Ascertaining Person Behind the Voice Seamlessly

Background

When I transact online today, there is always a need for me to authenticate myself. Be it to see my mail, be it to check my account balance or order a pair of shoes for my son. If the mortar days, you visited an enterprise between a fixed working hours, at a specified location and interacted with a set of people representing the enterprise in person. The only form of authentication would be your signature or your thumb impression; however informally the authentication would be at a deeper level. For one the person representing the enterprise actually got to look at your face, your body language and spot if anything was amiss. The signature or the thumb impression on a piece of paper was more of a formal book keeping exercise, just in case it was required in future to verify a transaction.

As the enterprises broke the barrier so as to allow their customers to do anything anytime, it was welcomed with wide and open arms by everyone. It was convenient; one did not have to travel; did not have to plan to visit during a certain time to do a transaction. But this came with one major problem; how is the person on the other end to be authenticated. It started with choose what ever you want as your password, if one transacted on the web, but very soon went on to put several restriction on what could be your password – can not be a dictionary word, use atleast one number, use capital letter plus a number, atleast 8 digits. All this to make sure no one else impersonated and tried to transact as you. When people questioned, if I was transacting with the enterprise that I want to transact with actually gave raise to two factor authentication and so on. Strong, unambiguous, robust authentication was required because there was no physical presence that was one of the main aspects of a mortar transaction.

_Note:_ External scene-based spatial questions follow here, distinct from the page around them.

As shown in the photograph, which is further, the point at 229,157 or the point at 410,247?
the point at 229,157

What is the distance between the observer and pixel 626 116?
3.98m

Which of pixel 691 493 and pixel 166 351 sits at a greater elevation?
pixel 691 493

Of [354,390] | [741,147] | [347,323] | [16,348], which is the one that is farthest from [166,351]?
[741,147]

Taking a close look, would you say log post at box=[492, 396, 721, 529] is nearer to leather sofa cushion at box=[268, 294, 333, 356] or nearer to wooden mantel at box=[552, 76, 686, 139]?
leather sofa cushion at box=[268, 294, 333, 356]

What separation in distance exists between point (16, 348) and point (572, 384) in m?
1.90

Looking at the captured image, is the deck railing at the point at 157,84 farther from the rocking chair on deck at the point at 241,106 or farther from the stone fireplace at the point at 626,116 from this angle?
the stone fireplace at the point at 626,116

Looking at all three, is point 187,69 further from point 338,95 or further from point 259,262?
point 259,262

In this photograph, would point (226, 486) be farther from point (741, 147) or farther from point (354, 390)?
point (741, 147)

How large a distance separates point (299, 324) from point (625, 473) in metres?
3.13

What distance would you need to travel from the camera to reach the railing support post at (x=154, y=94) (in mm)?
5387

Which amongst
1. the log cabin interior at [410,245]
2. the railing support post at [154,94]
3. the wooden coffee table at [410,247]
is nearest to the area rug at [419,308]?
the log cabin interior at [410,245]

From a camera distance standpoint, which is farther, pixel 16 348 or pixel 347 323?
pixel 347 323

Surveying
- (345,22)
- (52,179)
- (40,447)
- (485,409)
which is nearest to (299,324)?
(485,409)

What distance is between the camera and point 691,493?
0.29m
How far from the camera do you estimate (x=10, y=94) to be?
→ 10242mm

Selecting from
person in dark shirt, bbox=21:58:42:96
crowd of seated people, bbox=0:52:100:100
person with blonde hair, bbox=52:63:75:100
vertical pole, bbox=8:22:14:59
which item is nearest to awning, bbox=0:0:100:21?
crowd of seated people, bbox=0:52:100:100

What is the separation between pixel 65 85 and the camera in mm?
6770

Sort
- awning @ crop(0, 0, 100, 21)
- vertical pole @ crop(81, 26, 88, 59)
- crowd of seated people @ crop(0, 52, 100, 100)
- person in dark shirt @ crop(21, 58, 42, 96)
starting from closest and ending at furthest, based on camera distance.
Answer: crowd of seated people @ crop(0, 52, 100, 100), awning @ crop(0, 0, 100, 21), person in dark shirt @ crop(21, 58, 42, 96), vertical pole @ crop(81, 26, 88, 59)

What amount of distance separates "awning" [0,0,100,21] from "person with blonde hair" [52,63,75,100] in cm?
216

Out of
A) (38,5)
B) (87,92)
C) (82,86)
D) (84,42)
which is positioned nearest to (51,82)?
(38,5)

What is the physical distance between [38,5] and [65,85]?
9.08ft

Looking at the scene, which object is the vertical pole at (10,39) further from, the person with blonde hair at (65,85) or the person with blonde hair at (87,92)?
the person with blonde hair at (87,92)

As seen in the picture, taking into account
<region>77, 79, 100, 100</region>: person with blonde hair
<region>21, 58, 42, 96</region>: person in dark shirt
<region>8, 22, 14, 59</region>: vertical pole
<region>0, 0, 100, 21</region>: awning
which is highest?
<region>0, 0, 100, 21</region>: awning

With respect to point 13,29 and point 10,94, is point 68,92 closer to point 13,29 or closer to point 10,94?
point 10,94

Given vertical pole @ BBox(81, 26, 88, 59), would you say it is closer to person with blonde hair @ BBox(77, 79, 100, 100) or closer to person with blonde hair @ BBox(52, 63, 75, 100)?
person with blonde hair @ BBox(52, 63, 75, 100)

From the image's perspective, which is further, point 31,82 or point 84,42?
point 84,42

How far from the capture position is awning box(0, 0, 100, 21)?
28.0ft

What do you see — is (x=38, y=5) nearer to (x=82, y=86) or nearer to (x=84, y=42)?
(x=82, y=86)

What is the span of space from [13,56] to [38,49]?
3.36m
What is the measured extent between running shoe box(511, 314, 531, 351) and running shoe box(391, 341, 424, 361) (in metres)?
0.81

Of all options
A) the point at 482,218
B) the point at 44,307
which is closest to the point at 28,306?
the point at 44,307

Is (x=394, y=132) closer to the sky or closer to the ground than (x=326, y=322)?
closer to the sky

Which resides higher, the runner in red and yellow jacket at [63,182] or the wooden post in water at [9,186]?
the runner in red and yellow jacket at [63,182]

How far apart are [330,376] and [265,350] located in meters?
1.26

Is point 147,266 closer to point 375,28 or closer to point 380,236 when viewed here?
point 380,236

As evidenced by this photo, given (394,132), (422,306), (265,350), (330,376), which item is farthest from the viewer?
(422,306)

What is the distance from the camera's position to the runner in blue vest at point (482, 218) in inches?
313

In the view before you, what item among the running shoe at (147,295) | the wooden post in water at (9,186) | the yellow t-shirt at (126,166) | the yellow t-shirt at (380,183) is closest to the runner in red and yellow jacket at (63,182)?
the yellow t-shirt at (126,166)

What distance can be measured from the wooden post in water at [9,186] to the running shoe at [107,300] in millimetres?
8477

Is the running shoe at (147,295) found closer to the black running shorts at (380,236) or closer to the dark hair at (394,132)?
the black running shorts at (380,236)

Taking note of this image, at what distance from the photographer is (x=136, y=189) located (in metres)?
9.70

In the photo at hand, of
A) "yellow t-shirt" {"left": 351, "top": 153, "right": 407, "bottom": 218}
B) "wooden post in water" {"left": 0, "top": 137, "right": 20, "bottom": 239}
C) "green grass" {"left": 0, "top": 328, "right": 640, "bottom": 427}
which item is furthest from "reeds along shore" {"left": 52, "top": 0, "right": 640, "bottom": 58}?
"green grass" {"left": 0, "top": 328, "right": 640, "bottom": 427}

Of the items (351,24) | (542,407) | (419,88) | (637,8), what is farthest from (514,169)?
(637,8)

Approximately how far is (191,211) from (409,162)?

As the digital space widened, people presence in the digital space increased. People has to remember several passwords. They had two options, keep the same password everywhere and ride on the risk of lost password would unlock all your digital space or have a different password and stand the risk of forgetting passwords. What if one used something very specific to oneself as the password? Then there would be no situation of a forgotten password because one did not need to remember it anyway. Step in biometrics. Biometrics became popular, when in doubt one popped up a question related to you, like your date of birth or you place of birth or your mothers maiden name – use of biometric was and is still used effectively to retrieve our forgotten password.

I like to Talk

Though there are several digital channels, like, telephone, email, web FAQ and SMS that allow a customer to interact with an enterprise. Some studies indicate that a majority of the customers choose the telephone channel to interact for any customer care support. Especially customers like to speak to the human-agent (see Figure below).

Figure 1. Customers Like to Speak to the Agent!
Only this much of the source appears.